Dans un arrêt du 10 avril 2019, la chambre commerciale de la Cour de cassation est venue rappeler que pour apprécier une contrefaçon par imitation, les caractères distinctif et dominant des éléments qui composent des marques en cause, sont deux conditions cumulatives que doivent prendre en compte les juges du fond.
En l’espèce, deux sociétés se disputaient l’usage du nom de la forêt de « Brocéliande » pour leur marque, concernant toutes deux des produits alimentaires notamment en classes 29 (fruits, légumes, charcuterie, conserves, etc…). La société B. se prévalant de sa marque semi-figurative , a fait opposition à la demande de la société P. d’enregistrement à titre de marque, du signe verbal « Brocéliande Authentique ». L’Institut National de la Propriété Industrielle (INPI), dans une décision du 5 octobre 2016, avait rejeté l’opposition considérant qu’il n’y avait pas globalement de risque de confusion sur l’origine de des marques en cause pour le public.

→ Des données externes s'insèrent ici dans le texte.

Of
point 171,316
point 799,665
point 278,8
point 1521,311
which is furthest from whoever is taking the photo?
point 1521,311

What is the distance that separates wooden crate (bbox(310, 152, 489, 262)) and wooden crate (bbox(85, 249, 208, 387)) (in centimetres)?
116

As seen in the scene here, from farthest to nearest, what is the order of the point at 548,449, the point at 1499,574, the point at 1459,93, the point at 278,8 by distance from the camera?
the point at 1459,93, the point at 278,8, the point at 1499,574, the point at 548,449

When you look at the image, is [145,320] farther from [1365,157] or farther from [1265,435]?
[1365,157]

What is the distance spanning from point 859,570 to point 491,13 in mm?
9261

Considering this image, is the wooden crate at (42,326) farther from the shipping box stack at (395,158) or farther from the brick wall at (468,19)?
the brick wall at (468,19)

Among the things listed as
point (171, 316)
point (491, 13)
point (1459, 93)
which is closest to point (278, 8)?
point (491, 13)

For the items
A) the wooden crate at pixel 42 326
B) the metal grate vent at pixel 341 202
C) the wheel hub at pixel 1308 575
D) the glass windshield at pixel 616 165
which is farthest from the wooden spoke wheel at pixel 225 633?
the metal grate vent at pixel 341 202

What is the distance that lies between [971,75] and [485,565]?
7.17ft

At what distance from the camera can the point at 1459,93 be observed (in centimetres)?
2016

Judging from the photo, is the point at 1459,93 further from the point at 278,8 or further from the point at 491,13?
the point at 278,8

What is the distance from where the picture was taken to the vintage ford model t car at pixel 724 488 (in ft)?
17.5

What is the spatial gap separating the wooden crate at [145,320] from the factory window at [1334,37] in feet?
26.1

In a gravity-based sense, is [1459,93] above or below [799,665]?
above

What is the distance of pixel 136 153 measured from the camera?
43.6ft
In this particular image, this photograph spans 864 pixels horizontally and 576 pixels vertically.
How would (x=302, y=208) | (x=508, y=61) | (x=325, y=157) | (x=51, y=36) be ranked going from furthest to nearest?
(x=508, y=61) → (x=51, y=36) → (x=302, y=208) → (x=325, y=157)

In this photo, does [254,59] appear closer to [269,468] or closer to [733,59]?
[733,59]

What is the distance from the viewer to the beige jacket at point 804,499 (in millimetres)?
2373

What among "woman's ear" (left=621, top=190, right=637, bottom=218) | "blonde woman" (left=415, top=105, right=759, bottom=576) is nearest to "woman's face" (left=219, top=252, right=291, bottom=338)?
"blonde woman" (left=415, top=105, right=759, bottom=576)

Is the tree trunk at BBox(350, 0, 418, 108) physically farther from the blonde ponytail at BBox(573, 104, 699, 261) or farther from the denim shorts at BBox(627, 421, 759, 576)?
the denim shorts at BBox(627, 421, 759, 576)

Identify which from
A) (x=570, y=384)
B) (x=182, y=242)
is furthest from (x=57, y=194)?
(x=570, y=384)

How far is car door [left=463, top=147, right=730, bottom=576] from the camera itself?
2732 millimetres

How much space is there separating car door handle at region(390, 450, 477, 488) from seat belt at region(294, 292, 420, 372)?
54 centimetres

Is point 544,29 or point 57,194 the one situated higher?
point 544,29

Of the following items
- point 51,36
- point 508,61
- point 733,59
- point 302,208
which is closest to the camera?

La Cour d’appel de Rennes a confirmé la décision de l’INPI selon le motif que la « marque antérieure présentant une forte dissemblance au point de vue visuel par l’utilisation de la couleur et d’un élément figuratif très caractéristique, la lettre bêta penchée pouvant évoquer un coeur stylisé, alors que la marque BROCELIANDE AUTHENTIQUE est purement nominale, et une forte dissemblance au point de vue phonétique par le rythme et la séquence finale ».
Dans ces conditions la société B. a formé un pourvoi en cassation. Le présent arrêt de cassation est rendu au visa des articles L. 711-4 du code de propriété intellectuelle, relatif à l’interdiction d’adopter comme marque un signe portant atteinte à des droits antérieurs et de l’article L. 713-3 du même code qui prohibe l’imitation d’une marque et l’usage d’une marque imitée si cela entraine un risque de confusion dans l’esprit du public.
La Cour de cassation rappelle le principe selon lequel « l’appréciation globale de l’existence d’un risque de confusion entre une marque antérieure et le signe dont l’enregistrement en tant que marque est contesté, doit, en ce qui concerne leur similitude visuelle, auditive ou conceptuelle, être fondée sur l’impression d’ensemble produite par ceux-ci, en tenant compte de leurs éléments distinctifs et dominants ».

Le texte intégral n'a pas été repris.